**Task goal**
Repeat each entry. Keep every line exactly as it is.

Dataset entries:

▶

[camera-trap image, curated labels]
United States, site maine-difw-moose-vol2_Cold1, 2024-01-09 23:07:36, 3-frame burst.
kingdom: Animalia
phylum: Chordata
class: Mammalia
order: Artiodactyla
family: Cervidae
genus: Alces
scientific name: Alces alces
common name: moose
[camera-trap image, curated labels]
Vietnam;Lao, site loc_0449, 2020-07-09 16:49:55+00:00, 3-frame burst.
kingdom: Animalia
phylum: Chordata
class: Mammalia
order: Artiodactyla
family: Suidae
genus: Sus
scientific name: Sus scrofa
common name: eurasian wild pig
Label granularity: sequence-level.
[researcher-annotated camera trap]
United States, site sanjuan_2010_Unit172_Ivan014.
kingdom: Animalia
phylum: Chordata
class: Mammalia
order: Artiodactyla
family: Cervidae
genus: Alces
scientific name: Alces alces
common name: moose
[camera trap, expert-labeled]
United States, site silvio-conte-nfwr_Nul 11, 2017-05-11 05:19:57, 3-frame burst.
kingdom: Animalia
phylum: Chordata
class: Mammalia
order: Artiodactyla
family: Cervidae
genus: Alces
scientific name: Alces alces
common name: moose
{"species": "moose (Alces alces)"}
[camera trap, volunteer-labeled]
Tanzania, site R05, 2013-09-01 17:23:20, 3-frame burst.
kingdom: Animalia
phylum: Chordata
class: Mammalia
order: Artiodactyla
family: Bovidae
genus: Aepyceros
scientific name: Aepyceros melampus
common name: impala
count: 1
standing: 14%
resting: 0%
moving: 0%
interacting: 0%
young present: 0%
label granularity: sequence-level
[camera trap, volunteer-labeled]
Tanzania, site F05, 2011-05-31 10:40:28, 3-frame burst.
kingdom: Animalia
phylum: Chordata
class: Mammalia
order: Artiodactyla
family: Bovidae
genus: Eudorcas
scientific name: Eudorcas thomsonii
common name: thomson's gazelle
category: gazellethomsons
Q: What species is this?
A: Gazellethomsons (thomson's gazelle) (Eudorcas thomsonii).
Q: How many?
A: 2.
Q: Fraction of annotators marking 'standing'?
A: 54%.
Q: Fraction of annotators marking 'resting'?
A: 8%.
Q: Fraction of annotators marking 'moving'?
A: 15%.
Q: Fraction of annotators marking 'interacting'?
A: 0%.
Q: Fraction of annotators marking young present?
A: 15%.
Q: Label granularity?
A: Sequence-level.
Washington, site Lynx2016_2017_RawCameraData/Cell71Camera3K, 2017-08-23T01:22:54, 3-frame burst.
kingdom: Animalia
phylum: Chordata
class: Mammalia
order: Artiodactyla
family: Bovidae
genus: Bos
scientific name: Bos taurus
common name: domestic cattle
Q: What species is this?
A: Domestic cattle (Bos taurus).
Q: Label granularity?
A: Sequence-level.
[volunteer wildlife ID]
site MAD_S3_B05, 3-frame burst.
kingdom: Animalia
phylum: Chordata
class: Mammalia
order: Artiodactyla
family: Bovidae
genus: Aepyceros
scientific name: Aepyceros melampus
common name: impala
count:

◀

**Written solution**
[camera-trap image, curated labels]
United States, site maine-difw-moose-vol2_Cold1, 2024-01-09 23:07:36, 3-frame burst.
kingdom: Animalia
phylum: Chordata
class: Mammalia
order: Artiodactyla
family: Cervidae
genus: Alces
scientific name: Alces alces
common name: moose
[camera-trap image, curated labels]
Vietnam;Lao, site loc_0449, 2020-07-09 16:49:55+00:00, 3-frame burst.
kingdom: Animalia
phylum: Chordata
class: Mammalia
order: Artiodactyla
family: Suidae
genus: Sus
scientific name: Sus scrofa
common name: eurasian wild pig
Label granularity: sequence-level.
[researcher-annotated camera trap]
United States, site sanjuan_2010_Unit172_Ivan014.
kingdom: Animalia
phylum: Chordata
class: Mammalia
order: Artiodactyla
family: Cervidae
genus: Alces
scientific name: Alces alces
common name: moose
[camera trap, expert-labeled]
United States, site silvio-conte-nfwr_Nul 11, 2017-05-11 05:19:57, 3-frame burst.
kingdom: Animalia
phylum: Chordata
class: Mammalia
order: Artiodactyla
family: Cervidae
genus: Alces
scientific name: Alces alces
common name: moose
{"species": "moose (Alces alces)"}
[camera trap, volunteer-labeled]
Tanzania, site R05, 2013-09-01 17:23:20, 3-frame burst.
kingdom: Animalia
phylum: Chordata
class: Mammalia
order: Artiodactyla
family: Bovidae
genus: Aepyceros
scientific name: Aepyceros melampus
common name: impala
count: 1
standing: 14%
resting: 0%
moving: 0%
interacting: 0%
young present: 0%
label granularity: sequence-level
[camera trap, volunteer-labeled]
Tanzania, site F05, 2011-05-31 10:40:28, 3-frame burst.
kingdom: Animalia
phylum: Chordata
class: Mammalia
order: Artiodactyla
family: Bovidae
genus: Eudorcas
scientific name: Eudorcas thomsonii
common name: thomson's gazelle
category: gazellethomsons
Q: What species is this?
A: Gazellethomsons (thomson's gazelle) (Eudorcas thomsonii).
Q: How many?
A: 2.
Q: Fraction of annotators marking 'standing'?
A: 54%.
Q: Fraction of annotators marking 'resting'?
A: 8%.
Q: Fraction of annotators marking 'moving'?
A: 15%.
Q: Fraction of annotators marking 'interacting'?
A: 0%.
Q: Fraction of annotators marking young present?
A: 15%.
Q: Label granularity?
A: Sequence-level.
Washington, site Lynx2016_2017_RawCameraData/Cell71Camera3K, 2017-08-23T01:22:54, 3-frame burst.
kingdom: Animalia
phylum: Chordata
class: Mammalia
order: Artiodactyla
family: Bovidae
genus: Bos
scientific name: Bos taurus
common name: domestic cattle
Q: What species is this?
A: Domestic cattle (Bos taurus).
Q: Label granularity?
A: Sequence-level.
[volunteer wildlife ID]
site MAD_S3_B05, 3-frame burst.
kingdom: Animalia
phylum: Chordata
class: Mammalia
order: Artiodactyla
family: Bovidae
genus: Aepyceros
scientific name: Aepyceros melampus
common name: impala
count:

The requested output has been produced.